YOUR ASSIGNMENT - What you return should be only the lines in the entries below between the one holding "What is covered in the course" and the one holding "用滴、洒、喷、绘或者拼贴的方法，做出点的聚散效果，并使它们组成一幅画。", ends included, with every picture left out.

Segment Start: EXTRACTED ENTRIES

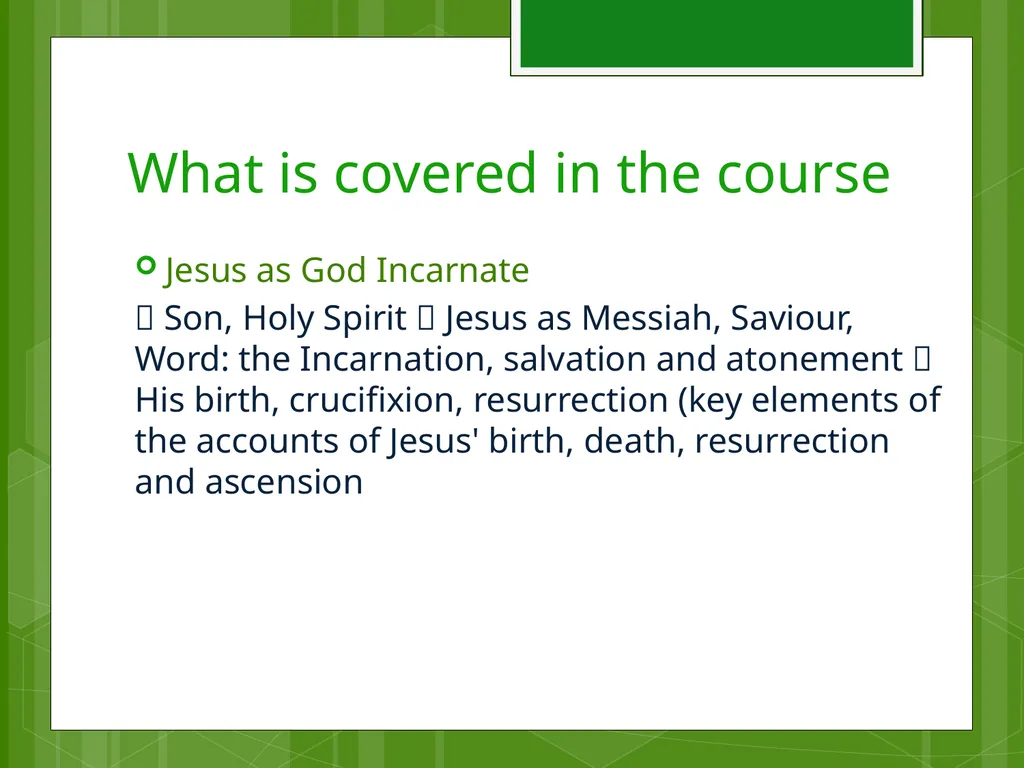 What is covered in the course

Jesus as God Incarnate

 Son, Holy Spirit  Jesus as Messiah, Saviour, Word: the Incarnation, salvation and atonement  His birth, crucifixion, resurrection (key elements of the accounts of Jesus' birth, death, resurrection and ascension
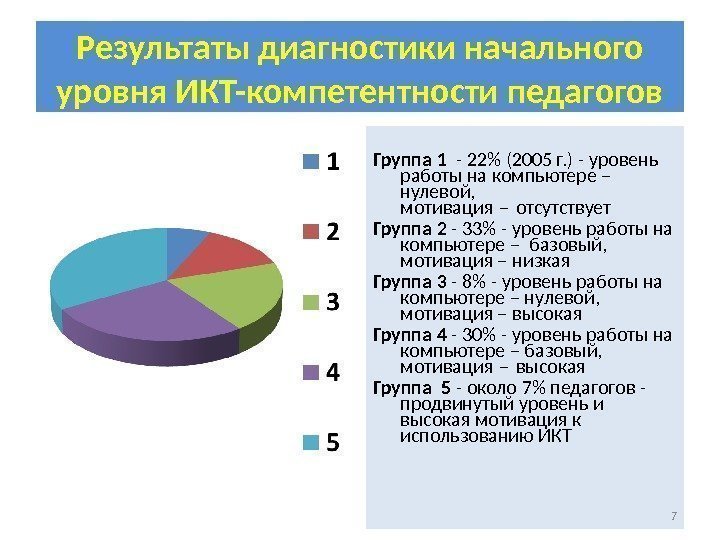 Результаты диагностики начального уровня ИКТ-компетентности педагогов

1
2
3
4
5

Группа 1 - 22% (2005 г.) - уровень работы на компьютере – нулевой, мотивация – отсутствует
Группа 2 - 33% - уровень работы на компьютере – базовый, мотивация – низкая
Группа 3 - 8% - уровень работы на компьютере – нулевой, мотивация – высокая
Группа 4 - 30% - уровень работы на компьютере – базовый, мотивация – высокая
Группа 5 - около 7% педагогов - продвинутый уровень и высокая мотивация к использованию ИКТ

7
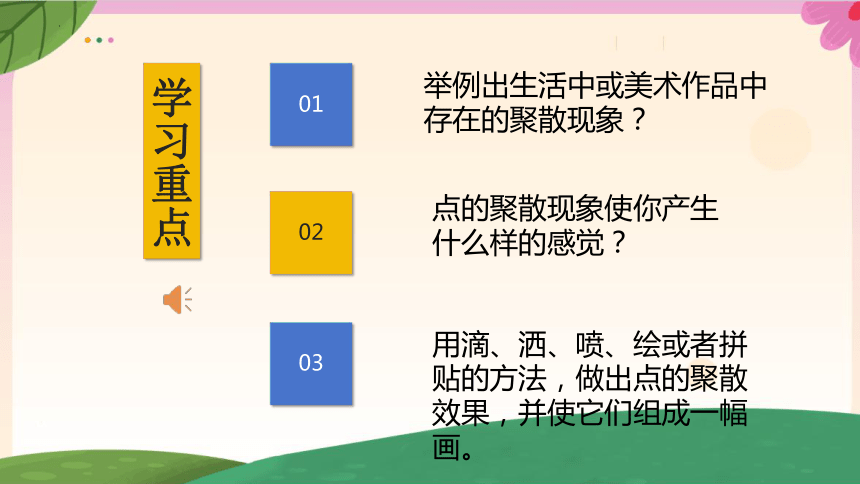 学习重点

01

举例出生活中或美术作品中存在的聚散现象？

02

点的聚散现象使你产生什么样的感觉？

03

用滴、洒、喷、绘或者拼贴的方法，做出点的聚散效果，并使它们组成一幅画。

Segment End: EXTRACTED ENTRIES
Segment Start: EXTRACTED ENTRIES

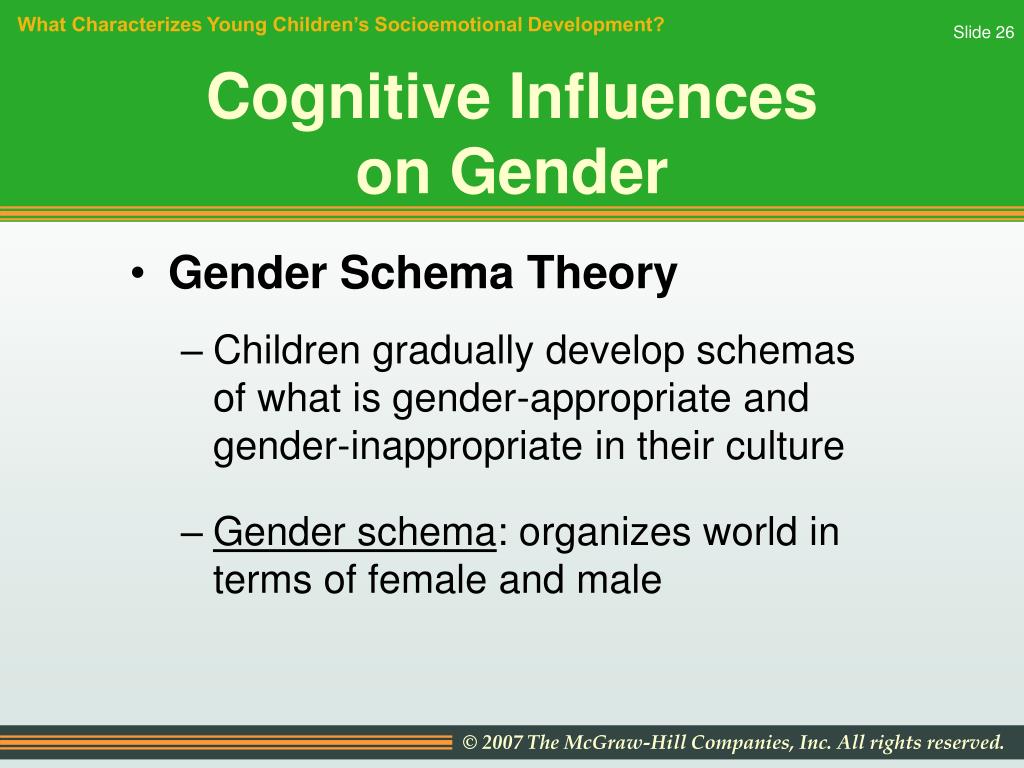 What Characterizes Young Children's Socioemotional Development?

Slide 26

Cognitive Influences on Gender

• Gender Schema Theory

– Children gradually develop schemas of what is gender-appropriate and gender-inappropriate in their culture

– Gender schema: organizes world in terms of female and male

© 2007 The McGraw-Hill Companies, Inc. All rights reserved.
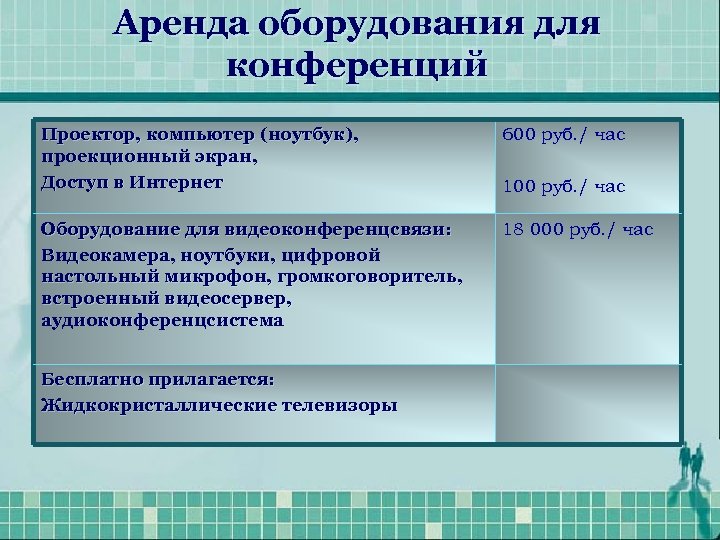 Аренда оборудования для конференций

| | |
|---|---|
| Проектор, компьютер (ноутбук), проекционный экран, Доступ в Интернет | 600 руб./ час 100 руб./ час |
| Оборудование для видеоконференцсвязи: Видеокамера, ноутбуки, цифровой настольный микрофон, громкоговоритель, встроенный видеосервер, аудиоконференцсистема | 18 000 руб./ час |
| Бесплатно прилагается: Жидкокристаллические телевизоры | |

Segment End: EXTRACTED ENTRIES
Segment Start: EXTRACTED ENTRIES

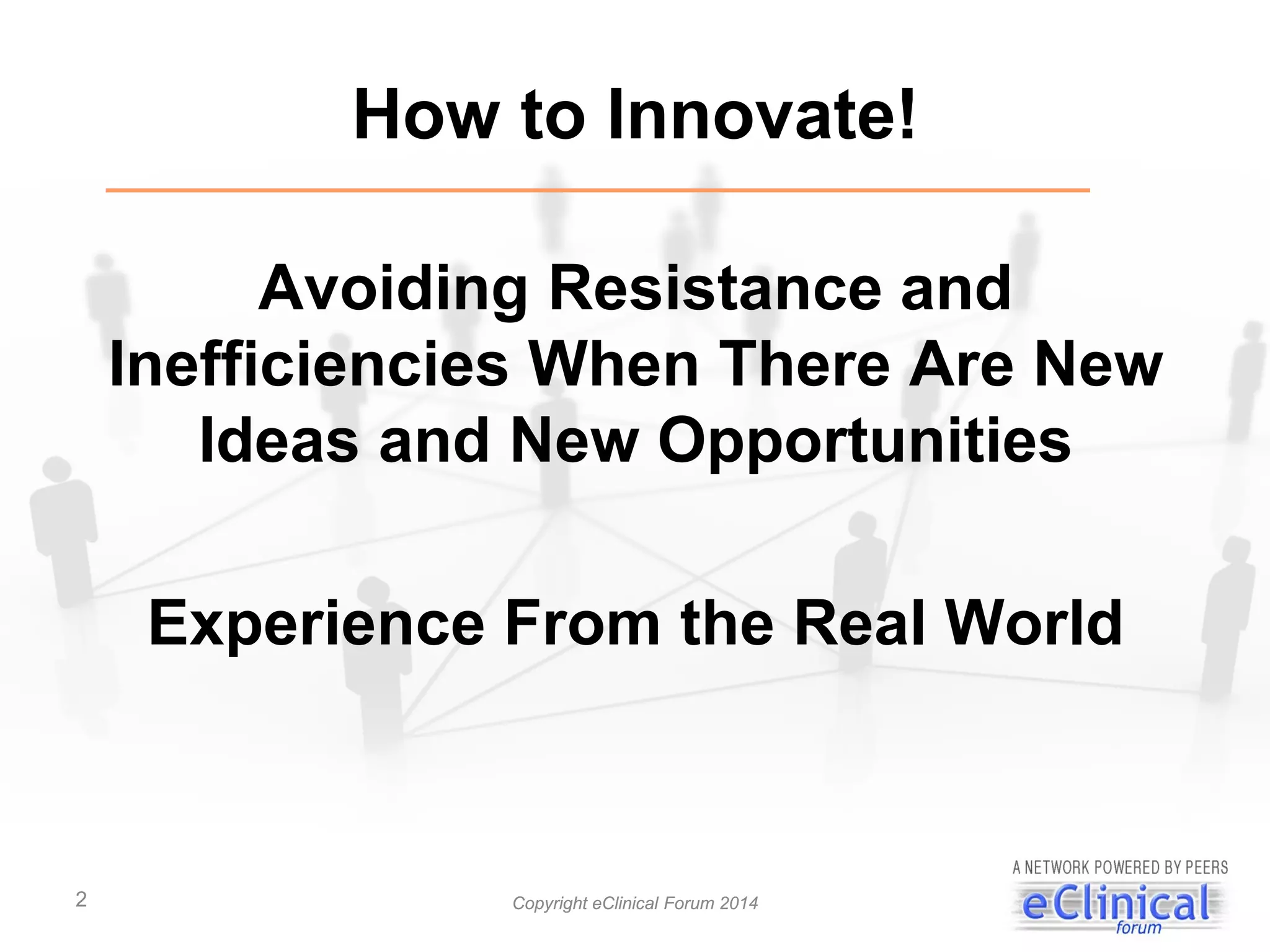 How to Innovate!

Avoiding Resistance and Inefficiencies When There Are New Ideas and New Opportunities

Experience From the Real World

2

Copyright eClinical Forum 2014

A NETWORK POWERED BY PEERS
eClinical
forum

Segment End: EXTRACTED ENTRIES

ANSWER TO THIS PROBLEM -
 What is covered in the course

Jesus as God Incarnate

 Son, Holy Spirit  Jesus as Messiah, Saviour, Word: the Incarnation, salvation and atonement  His birth, crucifixion, resurrection (key elements of the accounts of Jesus' birth, death, resurrection and ascension
 Результаты диагностики начального уровня ИКТ-компетентности педагогов

1
2
3
4
5

Группа 1 - 22% (2005 г.) - уровень работы на компьютере – нулевой, мотивация – отсутствует
Группа 2 - 33% - уровень работы на компьютере – базовый, мотивация – низкая
Группа 3 - 8% - уровень работы на компьютере – нулевой, мотивация – высокая
Группа 4 - 30% - уровень работы на компьютере – базовый, мотивация – высокая
Группа 5 - около 7% педагогов - продвинутый уровень и высокая мотивация к использованию ИКТ

7
 学习重点

01

举例出生活中或美术作品中存在的聚散现象？

02

点的聚散现象使你产生什么样的感觉？

03

用滴、洒、喷、绘或者拼贴的方法，做出点的聚散效果，并使它们组成一幅画。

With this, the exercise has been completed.